→ **TANTANGAN A**
Sebutkan semua alat perang yang suku cadangnya dinyatakan tidak tersedia dalam kutipan teks tentang Angkatan Bersenjata dan PKI.
→ **TANTANGAN B**
Tentukan apakah setiap pernyataan berikut sesuai dengan kutipan teks tentang Angkatan Bersenjata dan PKI. Jawab ya atau tidak, disertai kutipan kata-kata penentunya dari teks.
(i) Angkatan Udara dekat dengan PKI.
(ii) Sejak 1963, Angkatan Bersenjata mampu membayar utang-utangnya.
(iii) Pada 1952, PKI memiliki lebih dari 8.000 anggota.
→ **TANTANGAN C**
Teruskan kutipan teks tentang Angkatan Bersenjata dan PKI mulai dari kalimat terakhirnya.

→ **KUTIPAN TEKS**
Persaingan di antara ketiga angkatan, bahkan dengan kepolisian (yang saat itu
juga berada di bawah struktur Angkatan Bersenjata), bersifat eksplosif.
Presiden Seokarno, sebagai Panglima Tertinggi, mengatur Angkatan Bersenjata
lebih secara politis ketimbang administratif professional.
Sejak
1963, Angkatan Bersenjata tidak mampu membayar utang-utangnya. Akibatnya,
mereka sulit memperoleh dan merawat alat-alat perang. Suku cadang untuk pesawat
tempur, radar, kapal, dan sistem persenjataan lainnya tidak tersedia, sehingga
banyak persenjataan modern kala itu tidak layak dioperasikan[x].
Secara politis,
Angkata Udara (AU) dekat dengan PKI, Angkatan Lau (AL) dan Korps Komando
Operasi (KKO)-nya lebih dekat dengan PNI dan Soekarno. Kepolisian terpecah,
sebagaian lebih cenderung memilih partai-partai nasionalis dan sebagian lagi
dekat dengan partai-partai kiri. Sedangkan para perwira AD terpecah berbagai
afiliasi politik. banyak perwira yang berusaha netral, terbagi dalam berbagai
pandangan politik yang saling bertentangan, dan ada yang anti-Komunis maupun
simpati terhadap komunisme.
- d. Partai Komunis Indonesia
Di bawah
kepemimpinan Aidit, dibantu oleh empat kader lainnya (Sudisman, Njoto, Njono,
MH Lukman, Sakirman), PKI mampu merekrut anggota paling banyak dalam
sejarahnya. Pada 1952, setahun setelah Aidit mengambil alih kepemimpinan
partai, PKI hanya memiliki anggota kurang dari 8.000 orang. Pada 1964, partai
ini mengklaim memiliki 3 juta anggota. Berbagai oraganisasi yang berafilisiasi
dengan PKI juga mengalami lonjakan jumlah anggota. Barisan Tani Indonesia
(BTI), berkembang dari 800.000 (September 1953) menjadi 1. 500.000 pada April
1964. Pemuda Rakyat, beranggotakan 2.0000.000 orang. Sedangkan organisasi sayap
perempuan, Gerakan Wanita Indonesia (Gerwani), beranggotakan 1.750.000 orang[xi].

(Pertanyaan spasial terkait gambar)
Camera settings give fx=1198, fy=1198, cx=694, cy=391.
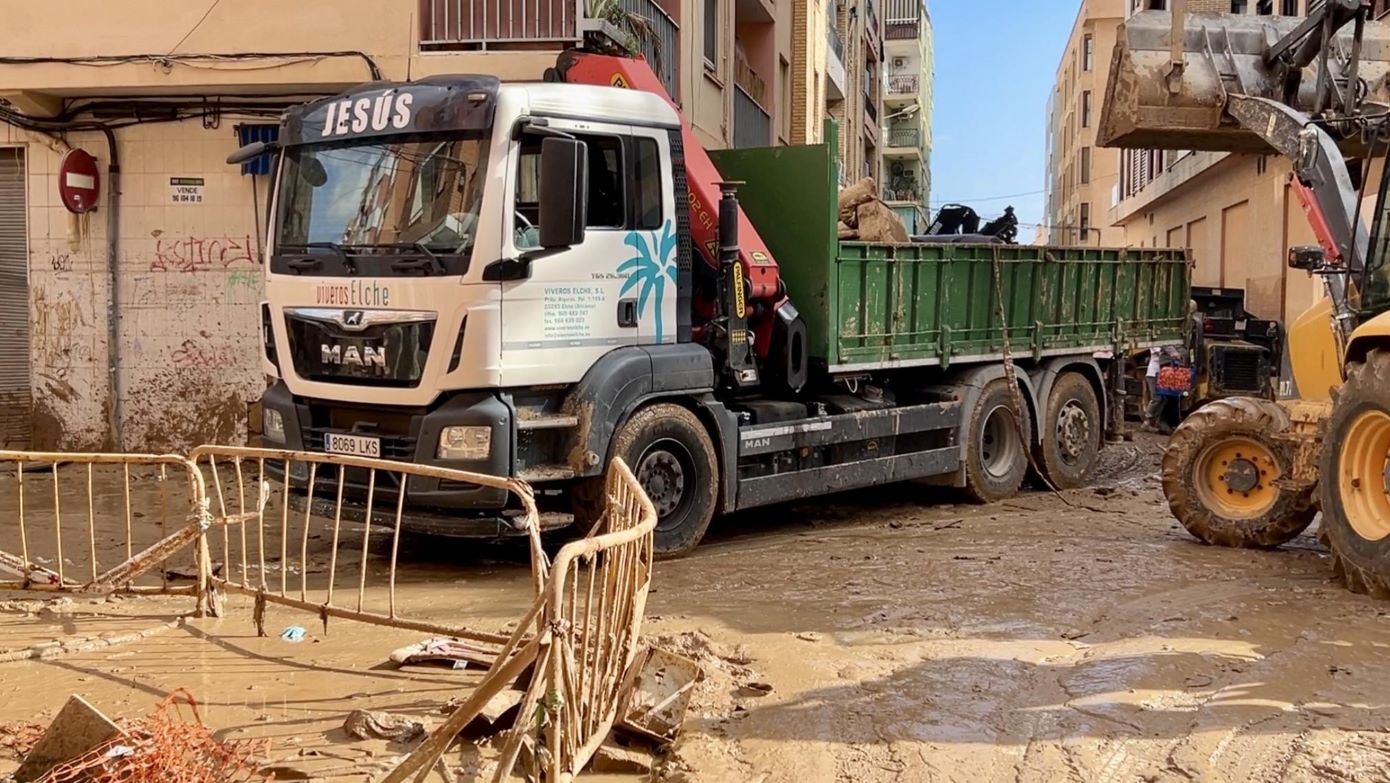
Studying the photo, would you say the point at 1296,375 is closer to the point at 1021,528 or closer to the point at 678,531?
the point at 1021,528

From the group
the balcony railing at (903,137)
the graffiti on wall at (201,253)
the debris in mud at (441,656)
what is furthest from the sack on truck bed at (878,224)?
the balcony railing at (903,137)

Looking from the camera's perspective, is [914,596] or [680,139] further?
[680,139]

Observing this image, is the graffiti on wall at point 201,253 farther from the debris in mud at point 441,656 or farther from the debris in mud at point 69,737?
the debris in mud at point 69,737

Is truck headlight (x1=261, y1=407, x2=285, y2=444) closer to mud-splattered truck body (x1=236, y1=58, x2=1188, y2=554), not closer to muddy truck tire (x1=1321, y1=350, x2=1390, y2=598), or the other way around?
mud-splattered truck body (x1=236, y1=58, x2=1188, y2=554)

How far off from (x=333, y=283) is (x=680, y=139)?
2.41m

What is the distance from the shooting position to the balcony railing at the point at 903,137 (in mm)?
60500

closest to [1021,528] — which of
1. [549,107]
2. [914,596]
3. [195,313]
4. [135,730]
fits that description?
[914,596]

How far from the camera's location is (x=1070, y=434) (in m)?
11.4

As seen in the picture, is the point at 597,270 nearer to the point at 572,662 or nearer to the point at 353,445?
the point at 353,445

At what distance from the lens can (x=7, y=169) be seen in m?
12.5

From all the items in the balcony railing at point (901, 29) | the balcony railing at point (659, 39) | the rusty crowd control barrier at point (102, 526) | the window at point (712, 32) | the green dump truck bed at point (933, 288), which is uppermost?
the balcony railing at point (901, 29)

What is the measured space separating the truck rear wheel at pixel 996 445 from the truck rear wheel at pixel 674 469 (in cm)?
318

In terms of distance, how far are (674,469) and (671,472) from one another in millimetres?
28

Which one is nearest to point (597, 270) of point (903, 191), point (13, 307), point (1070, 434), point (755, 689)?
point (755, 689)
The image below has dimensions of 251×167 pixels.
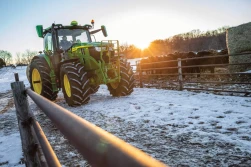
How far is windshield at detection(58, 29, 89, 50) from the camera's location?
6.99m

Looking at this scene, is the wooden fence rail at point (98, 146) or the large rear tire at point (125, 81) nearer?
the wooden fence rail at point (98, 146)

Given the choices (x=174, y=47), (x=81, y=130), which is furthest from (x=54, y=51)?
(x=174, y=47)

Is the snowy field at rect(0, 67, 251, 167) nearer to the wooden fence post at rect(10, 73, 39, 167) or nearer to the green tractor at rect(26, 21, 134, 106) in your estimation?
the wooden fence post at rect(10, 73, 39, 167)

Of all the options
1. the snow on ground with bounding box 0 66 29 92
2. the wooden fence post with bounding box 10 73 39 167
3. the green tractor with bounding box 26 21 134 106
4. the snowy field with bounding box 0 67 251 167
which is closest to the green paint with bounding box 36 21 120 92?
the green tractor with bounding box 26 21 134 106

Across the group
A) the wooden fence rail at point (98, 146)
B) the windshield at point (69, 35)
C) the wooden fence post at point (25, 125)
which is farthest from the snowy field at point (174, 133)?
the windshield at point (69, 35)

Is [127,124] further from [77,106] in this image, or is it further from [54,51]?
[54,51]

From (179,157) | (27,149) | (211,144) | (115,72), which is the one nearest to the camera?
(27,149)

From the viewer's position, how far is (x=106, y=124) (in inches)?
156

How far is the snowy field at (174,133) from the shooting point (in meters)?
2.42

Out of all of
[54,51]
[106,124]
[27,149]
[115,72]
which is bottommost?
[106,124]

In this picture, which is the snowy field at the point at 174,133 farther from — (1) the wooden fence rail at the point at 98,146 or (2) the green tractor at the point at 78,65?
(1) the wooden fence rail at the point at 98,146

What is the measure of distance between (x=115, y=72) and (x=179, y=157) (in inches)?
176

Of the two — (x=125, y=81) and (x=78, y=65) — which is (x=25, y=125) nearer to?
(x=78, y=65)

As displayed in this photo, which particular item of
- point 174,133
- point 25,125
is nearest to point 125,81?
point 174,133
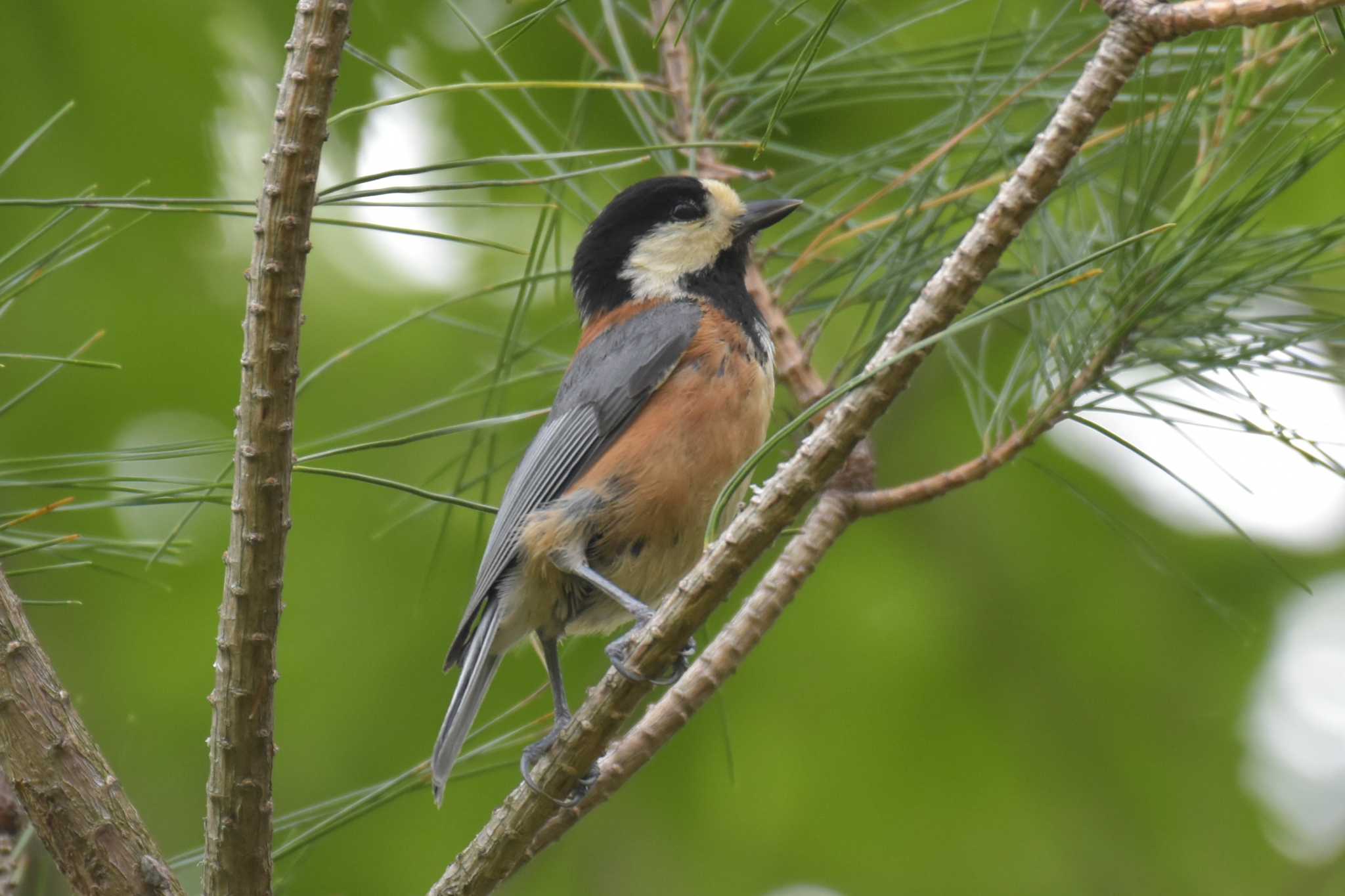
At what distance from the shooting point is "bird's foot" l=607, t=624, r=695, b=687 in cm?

→ **JAWABAN A**
Pesawat tempur, radar, kapal, dan sistem persenjataan lainnya.

→ **JAWABAN B**
(i) Ya: "Angkata Udara (AU) dekat dengan PKI".
(ii) Tidak: "Angkatan Bersenjata tidak mampu membayar utang-utangnya".
(iii) Tidak: "PKI hanya memiliki anggota kurang dari 8.000 orang".

→ **JAWABAN C**
Ada 2
penjelasan yang dapat digunakan untuk menerangkan pertumbuhan jumlah anggota
PKI. Pertama, PKI melancarkan strategi yang radikal dan agresif sehingga
menarik lebih banyak pengikut dan simpatisan dalam waktu yang singkat[xii].
Kedua, PKI mengubah taktiknya dari perjuangan bersenjata menjadi front
persatuan[xiii].
Pada aras filosofis, kelihaian dan kelenturan merupakan gambaran utama ideology
PKI peridode 1959-1965. Praksis ini diperlukan agar PKI dapat bertahan hidup
dan mendapat kemajuan politik.[xiv]
Pada
1954, Kongres Kelima memutuskan PKI menerapkan suatu strategi yang disebut
Kerja di Kalangan Musuh (KKM), yang bisa dijelaskan sebagai berikut: Partai
menerapkan strategi yang dikenal dengan singakatan MKTPB (Metode Kombinasi Tiga
Bentuk Perjuangan)[xv].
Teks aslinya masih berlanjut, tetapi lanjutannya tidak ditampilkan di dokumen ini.